As we had been alone, no one ever believed that Grandma had said
anything.
My brother hardly ever came to see Grandma and certainly never helped
care for her during her final two years.
Another of my bad memories was of my brother’s complete selfishness and
total ignorance regarding my feelings.
He had gone on holiday to Barbados or Jamaica at some point, had gotten
drunk and got married to a woman looking for a British passport. He had come home and, a few months later, she
followed. Grandma had been taken to
hospital for some reason and I waited at the flat for my brother who had gone
to the airport to pick up his wife. I
was frantic with worry over Grandma’s illness but someone had to tell my
brother that she had been taken to hospital so I waited. He arrived with his wife in tow and I
informed him of Grandma’s whereabouts and, without a thought of taking me,
dragged his wife to the hospital, leaving me at home worried that I’d never see
Grandma again. It was the latest in a
long line of things that my brother had done to me that have made me hate him.
Grandma kept on getting sick but battled through time and time again and
I was there to care for her throughout it all even after I finally got a job so
that I had some income. It was a job in
a warehouse on the 2-10pm shift. I had
to leave for work at 12pm and didn’t get home until around 11:30pm at which
time I took care of Grandma so my mother could get some sleep. I had no social life; I merely had work and
my caring duties with Grandma.
I got deeper and deeper in depression and even came to the point where I
began to think about smothering Grandma as she slept to put her out of my
misery. Obviously such thoughts take
their toll on a person’s feelings of self-worth and I began to build up a
reserve of self-hatred that has never left.
Despite the weight of responsibility, I could not let my Grandma down
because she was the most important person in my life. I did everything I could to make her feel
cared for and I even promised her that if she ever felt like letting go I would
be there for her so she wouldn’t have to die alone. It’s a promise I never should have made.
Occasionally, we would have some respite when Grandma went into hospital
for a week or two but otherwise it was up to my mother and I to take care of
Grandma’s needs 24 hours a day and neither of us was getting any State financial
assistance. It was during one of these
respite rests for us that Grandma took a turn for the worse. I think she had some kind of chest infection
or pneumonia and it was not looking good.

Object descriptions in free text:
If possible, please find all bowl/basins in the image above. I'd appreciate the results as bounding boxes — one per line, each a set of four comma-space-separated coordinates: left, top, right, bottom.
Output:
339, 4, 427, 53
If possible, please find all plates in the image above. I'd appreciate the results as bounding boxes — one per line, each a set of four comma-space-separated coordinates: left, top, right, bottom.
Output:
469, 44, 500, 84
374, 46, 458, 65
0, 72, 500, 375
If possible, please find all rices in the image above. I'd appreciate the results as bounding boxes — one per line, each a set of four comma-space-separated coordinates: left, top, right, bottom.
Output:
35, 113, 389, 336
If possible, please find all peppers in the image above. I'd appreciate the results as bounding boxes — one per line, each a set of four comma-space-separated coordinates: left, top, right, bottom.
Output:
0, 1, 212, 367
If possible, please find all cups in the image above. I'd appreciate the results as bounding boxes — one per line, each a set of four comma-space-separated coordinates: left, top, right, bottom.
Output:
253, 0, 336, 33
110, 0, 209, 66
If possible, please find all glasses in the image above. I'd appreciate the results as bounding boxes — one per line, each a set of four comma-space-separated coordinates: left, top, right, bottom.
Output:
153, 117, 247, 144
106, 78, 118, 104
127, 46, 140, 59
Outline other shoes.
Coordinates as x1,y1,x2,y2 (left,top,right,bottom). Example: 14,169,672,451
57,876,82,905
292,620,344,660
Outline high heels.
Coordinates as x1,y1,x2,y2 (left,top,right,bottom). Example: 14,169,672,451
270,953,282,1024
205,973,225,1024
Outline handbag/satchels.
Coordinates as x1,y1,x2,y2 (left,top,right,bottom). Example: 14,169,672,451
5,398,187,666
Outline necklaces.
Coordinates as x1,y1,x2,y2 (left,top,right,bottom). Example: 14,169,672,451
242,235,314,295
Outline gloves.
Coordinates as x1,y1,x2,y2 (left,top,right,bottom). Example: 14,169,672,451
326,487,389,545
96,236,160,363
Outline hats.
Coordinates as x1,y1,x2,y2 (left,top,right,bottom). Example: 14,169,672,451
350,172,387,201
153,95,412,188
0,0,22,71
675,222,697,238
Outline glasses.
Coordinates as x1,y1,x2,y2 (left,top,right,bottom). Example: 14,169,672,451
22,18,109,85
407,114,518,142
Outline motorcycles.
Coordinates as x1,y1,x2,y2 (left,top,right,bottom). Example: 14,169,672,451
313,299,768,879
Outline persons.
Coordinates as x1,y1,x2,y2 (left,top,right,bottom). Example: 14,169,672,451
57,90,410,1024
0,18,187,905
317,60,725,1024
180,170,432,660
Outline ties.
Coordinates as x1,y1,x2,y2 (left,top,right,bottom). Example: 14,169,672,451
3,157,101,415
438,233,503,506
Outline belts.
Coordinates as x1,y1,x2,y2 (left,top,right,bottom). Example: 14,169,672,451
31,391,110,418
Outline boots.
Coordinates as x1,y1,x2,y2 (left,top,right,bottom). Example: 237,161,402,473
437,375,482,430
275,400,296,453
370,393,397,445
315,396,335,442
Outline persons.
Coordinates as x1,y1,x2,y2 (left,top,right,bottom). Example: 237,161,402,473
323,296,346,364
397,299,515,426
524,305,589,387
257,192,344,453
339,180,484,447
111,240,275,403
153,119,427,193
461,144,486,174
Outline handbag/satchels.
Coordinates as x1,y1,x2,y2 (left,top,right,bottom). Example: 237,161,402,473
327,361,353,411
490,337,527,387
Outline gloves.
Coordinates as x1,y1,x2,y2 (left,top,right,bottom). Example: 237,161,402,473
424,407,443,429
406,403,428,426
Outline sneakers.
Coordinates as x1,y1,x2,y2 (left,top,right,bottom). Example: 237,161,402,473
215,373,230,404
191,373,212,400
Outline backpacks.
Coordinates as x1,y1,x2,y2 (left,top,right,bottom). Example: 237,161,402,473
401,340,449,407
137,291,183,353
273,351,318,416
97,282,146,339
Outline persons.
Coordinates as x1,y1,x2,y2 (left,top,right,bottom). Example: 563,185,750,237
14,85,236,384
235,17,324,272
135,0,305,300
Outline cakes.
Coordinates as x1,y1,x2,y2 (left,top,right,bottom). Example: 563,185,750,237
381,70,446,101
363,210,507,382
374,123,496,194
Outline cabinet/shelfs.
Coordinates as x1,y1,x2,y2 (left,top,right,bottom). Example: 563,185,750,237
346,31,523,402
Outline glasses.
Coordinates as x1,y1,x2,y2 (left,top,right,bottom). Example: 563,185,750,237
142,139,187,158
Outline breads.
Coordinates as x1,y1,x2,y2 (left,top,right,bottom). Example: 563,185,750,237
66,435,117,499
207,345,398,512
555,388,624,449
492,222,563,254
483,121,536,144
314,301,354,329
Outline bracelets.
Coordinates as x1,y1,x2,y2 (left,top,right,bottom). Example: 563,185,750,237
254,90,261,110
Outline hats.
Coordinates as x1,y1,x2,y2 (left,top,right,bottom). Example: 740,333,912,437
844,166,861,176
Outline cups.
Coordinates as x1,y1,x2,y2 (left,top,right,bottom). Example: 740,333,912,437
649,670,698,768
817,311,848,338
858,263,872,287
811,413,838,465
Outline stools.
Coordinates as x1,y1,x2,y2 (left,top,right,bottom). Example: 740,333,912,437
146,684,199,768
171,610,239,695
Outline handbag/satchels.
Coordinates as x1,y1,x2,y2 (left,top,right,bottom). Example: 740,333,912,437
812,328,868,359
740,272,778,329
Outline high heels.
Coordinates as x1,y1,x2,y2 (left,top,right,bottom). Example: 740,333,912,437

◆ Task objective ◆
Reproduce the part of the caregiving account that opens with the words containing "I got deeper" and closes with "has never left.". Rely solely on the caregiving account.

◆ Answer space ◆
I got deeper and deeper in depression and even came to the point where I
began to think about smothering Grandma as she slept to put her out of my
misery. Obviously such thoughts take
their toll on a person’s feelings of self-worth and I began to build up a
reserve of self-hatred that has never left.